* **Aufgaben**
A. Kopiere aus dem Text über die Filmmusik zu „Dr. Mabuse“ die Passage Wort für Wort: Beginne bei den Worten mit „1.: Heizung auf“ und höre nach „immerhin keine Wilderer.“ auf.
B. Nimm den Text über die Filmmusik zu „Dr. Mabuse“ an der Stelle auf, an der er aufhört, und schreib ihn weiter.

* **Quelle**
Wimmernde Violinen, prahlende Posaunen, triumphierende Trompeten und pathetische Pauken klingen durch den Saal. Klarinettenkaskaden und Flötenfanfaren umschwirren heroisch herumhimmelnde Hörner und festlich flackernde Fagotte. Ein Vibraphon vibriert und eine Mezzosopranistin murmelt magische Melodien. Eine Symphonie des Untergangs.
Das Babylon-Kino in Berlin zeigt den Fritz Lang-Stummfilm „Dr. Mabuse“ von 1922. In dem ersten aller Kinokrimis geht es um einen genialen Wahnsinnigen, der mit dem Tod per du ist. Der Film ist 4 ½ Stunden lang, das Babylon Orchester spielt Musik dazu. Ich habe sie komponiert. 850 Partiturseiten, wenn ich mal angeben darf.
Angesichts meiner Komponistenaufregung wegen des Premierenfestes kann ich meinen Blick heute nicht mit gewohnter Hingabe auf die untergehende Welt richten, wie es SONNTAGSKIND verspricht. Schließlich ist mein mentales Potenzial ganz mit der Frage ausgelastet, welchen meiner cremefarbenen Cashmereschals ich zur Uraufführung trage.
Für einen symphonischen Komponisten selbstverständlich: in historischem Interieur über den Lauf der Welt sinnieren. Foto: Martin Peterdamm
Die Welt ging schon immer unter, diesesmal bekommen wir es aber vielleicht wirklich gemeinsam hin. Die bibelschlauen Zeugen Jehovas haben das Datum der Apokalypse einige Male präzise ausgerechnet, dann kam aber immer etwas dazwischen. Der letzte Armagedontermin war 2018.
5 Turbotipps für das todsichere Verderben
Wer hat Lust zu zündeln? Ein paar Vorschläge zur Beschleunigung der Apokalypse möchte ich trotz des Premierenfiebers loswerden, hier sind 5 Turbotipps für das todsichere Verderben.
1.: Heizung auf 5 und Fenster auf. Wenn das alle machen, ist es draußen nicht so kalt. Dann sind die verbleibenden Jahre wenigstens kuschelig. Es gibt schon bald nicht nur Beelitzer Spargel, sondern auch Magdeburger Mangos und Ananas aus aus der Region. Nicht auszuschließen, dass man zwischen den Baumkronen im Grunewald gelegentlich einen Giraffenhals sichtet. Hat auch sein Gutes: bei uns gibt es immerhin keine Wilderer.

* **Datenauszug**
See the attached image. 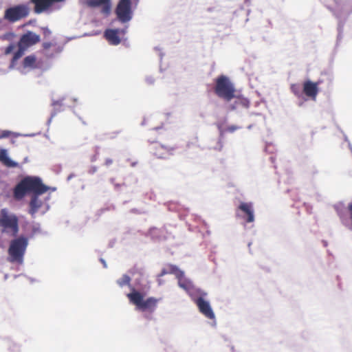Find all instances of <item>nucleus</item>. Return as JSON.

* **Ergebnisse**
A.
1.: Heizung auf 5 und Fenster auf. Wenn das alle machen, ist es draußen nicht so kalt. Dann sind die verbleibenden Jahre wenigstens kuschelig. Es gibt schon bald nicht nur Beelitzer Spargel, sondern auch Magdeburger Mangos und Ananas aus aus der Region. Nicht auszuschließen, dass man zwischen den Baumkronen im Grunewald gelegentlich einen Giraffenhals sichtet. Hat auch sein Gutes: bei uns gibt es immerhin keine Wilderer.

B.
Ende der langweiligen Demokratie: Linksrechtsradikalismus
2.: Bei der nächsten Bundestagswahl beide Stimmen gleichmäßig auf die AfD und Sahra Wagenknechts neue Partei verteilen. Mal schauen, ob es der neuen großen Zwangskoalition gelingt, einen totalitären Linksrechtsradikalismus zu etablieren, der die vermeintlichen Diktaturexperten in Iran, Qatar und Kreml blass aussehen lässt. Das schafft Anreize für den Rest der Welt!
3.: Jeder kann sich für die Abschaffung des öffentlich-rechtlichen Rundfunks einsetzen und mit Demonstrationen gegen die Meinungsfreiheit die allgemeine Verunsicherung schüren. Kommerzielle Hassredner übernehmen dann die Radio- und TV-Kanäle, arbeitslose Orchestermusikerinnen arbeiten als Taschendiebe, ganze Redaktionen werden von KenFM übernommen. Statt Tagesschau strahlt der neue Volksfunk Werbespots für Handfeuerwaffen aus dem Internet aus.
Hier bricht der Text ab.